§ Document text

Turkey further reduces Euphrates water in summer increasing problems in Northern and Eastern Syria

The difficulties experienced in Northern and Eastern Syria due to the Turkish state cutting off the water of the Euphrates River are getting worse with the arrival of the summer season.

Temperatures are expected to be high in the region this summer. The interruption of the supply of the Euphrates River by the Turkish state will further aggravate the situation of the people of Northern and Eastern Syria. The water problem of the Euphrates River increases every year in the summer months and reaches a catastrophic level.

Since the beginning of the Syrian crisis, the Turkish state started to use the water level of the Euphrates River as a war tool by constantly violating the agreement it signed with Syria in 1987. According to this agreement, the Turkish state must release 500 cubic meters of water per second, and Syria has to share this amount with Iraq.

However, the vacuum and security problem created by the crisis in Syria enabled the Turkish state to control the waters of the Euphrates River on its own, without being accountable to anyone. As a result, the Turkish state is stealing the share of water that is the right of Syrians.

After the Rojava (Tişrîn) Dam and the Tabqa Dam were liberated from ISIS, the Turkish state began to cut off the water of the Euphrates River.

§ Extracted entries
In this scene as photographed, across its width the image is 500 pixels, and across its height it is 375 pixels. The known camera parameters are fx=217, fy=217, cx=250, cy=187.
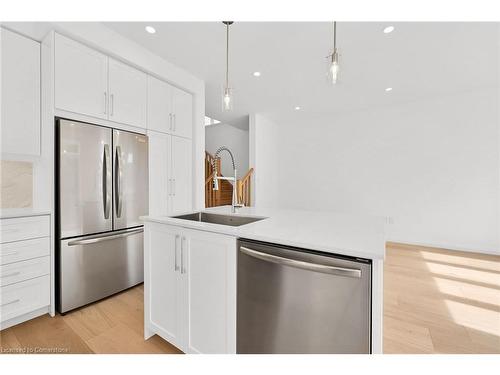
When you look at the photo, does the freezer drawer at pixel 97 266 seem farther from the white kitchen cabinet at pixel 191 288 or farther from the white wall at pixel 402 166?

* * *

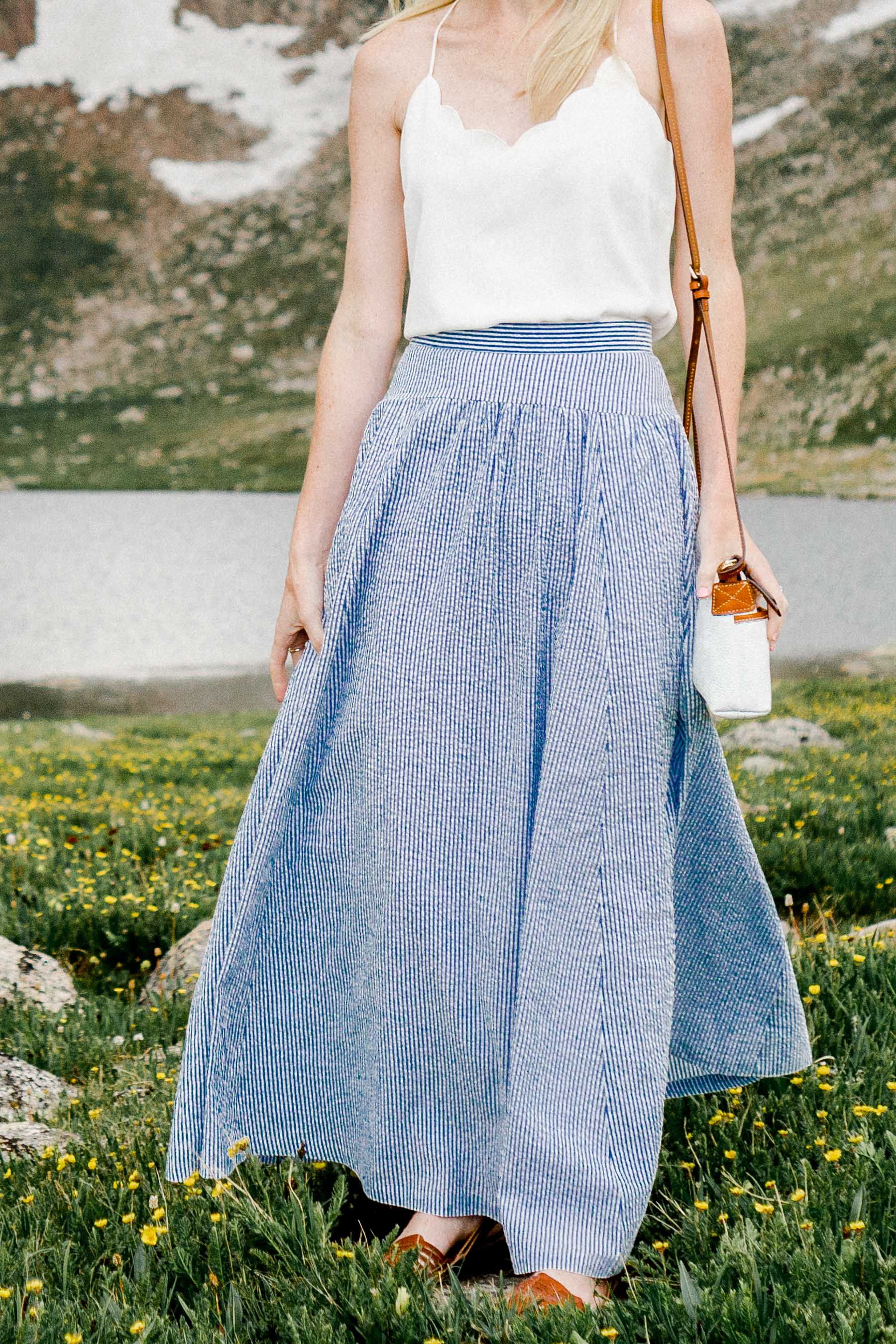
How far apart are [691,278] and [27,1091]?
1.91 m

* * *

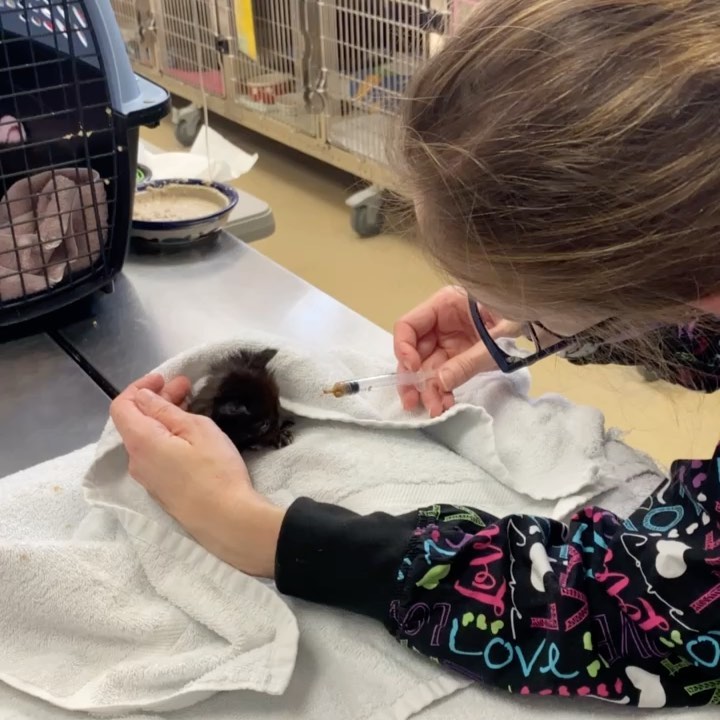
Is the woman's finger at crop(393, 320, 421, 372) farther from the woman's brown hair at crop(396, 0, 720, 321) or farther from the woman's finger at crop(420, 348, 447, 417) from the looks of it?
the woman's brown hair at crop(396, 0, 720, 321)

§ Exercise aim
According to the article on Euphrates water, how much water must the Turkish state release per second under the 1987 agreement with Syria?

§ Result of the exercise
500 cubic meters of water per second.